4.2.3 Message-Passing Dataflow

  • We will briefly look at asynchronous message-passing systems

    • similar to RPC in that a client’s request is delivered to another process with low latency.
    • the message is not sent via a direct network connection, but goes via an intermediary called a message broker (also called message queue)
  • Using a message broker has several advantages compared to direct RPC:

    1. can act as a buffer if the recipient is unavailable or overloaded

    2. can automatically redeliver messages to a process that has crashed => prevent messages from being lost

    3. avoids the sender needing to know the IP address and port number of the recipient

    4. allows one message to be sent to several recipients

    5. logically decouples the sender from the recipient (the sender just publishes messages and doesn’t care who consumes them).
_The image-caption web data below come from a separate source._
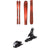 Blizzard Brahma 88 Skis + Look SPX 12 GW Ski Bindings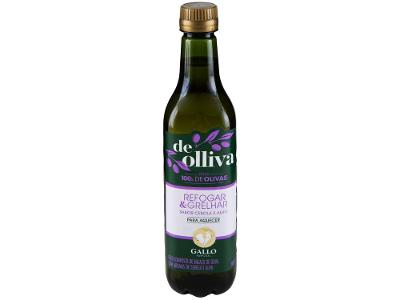 Azeite de Oliva Gallo De Olliva Cebola e Alho 500ml
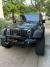 3.5 Inch Lifted 2016 Jeep Wrangler JK Unlimited 4WD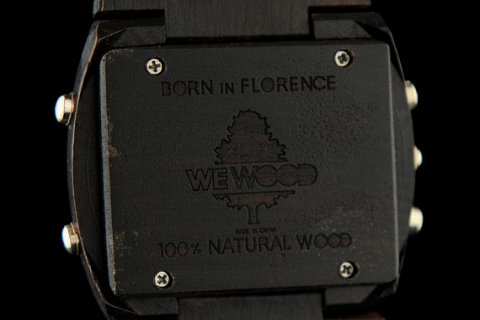 WEWOOD – Деревянная коллекция часов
  • Message Brokers : RabbitMQ, ActiveMQ, HornetQ, Apache Kafka => compare them in more detail in Chapter11




4.3 Summary

  • We discussed several data encoding formats and their compatibiliry properties :

    • Programming language specific encodings
    • Textual formats like JSON, XML, and CSV
    • Binary schema-driven formats like Thrift, Protocol Buffers, and Avro
  • We also discussed several modes of data flow

    • Databases : the process writing to the database encodes the data and the process reading from the database decodes it
    • RPC and REST APIs : the client encodes a request, the server decodes the request and encodes a response, and the client finally decodes the response
    • Asynchronous message passing : communicate by sending each other messages that are encoded by sender and decoded by the recipient
  • We can conclue that with a bit of care, backward/forward compatibility and rolling upgrades are quite achievable.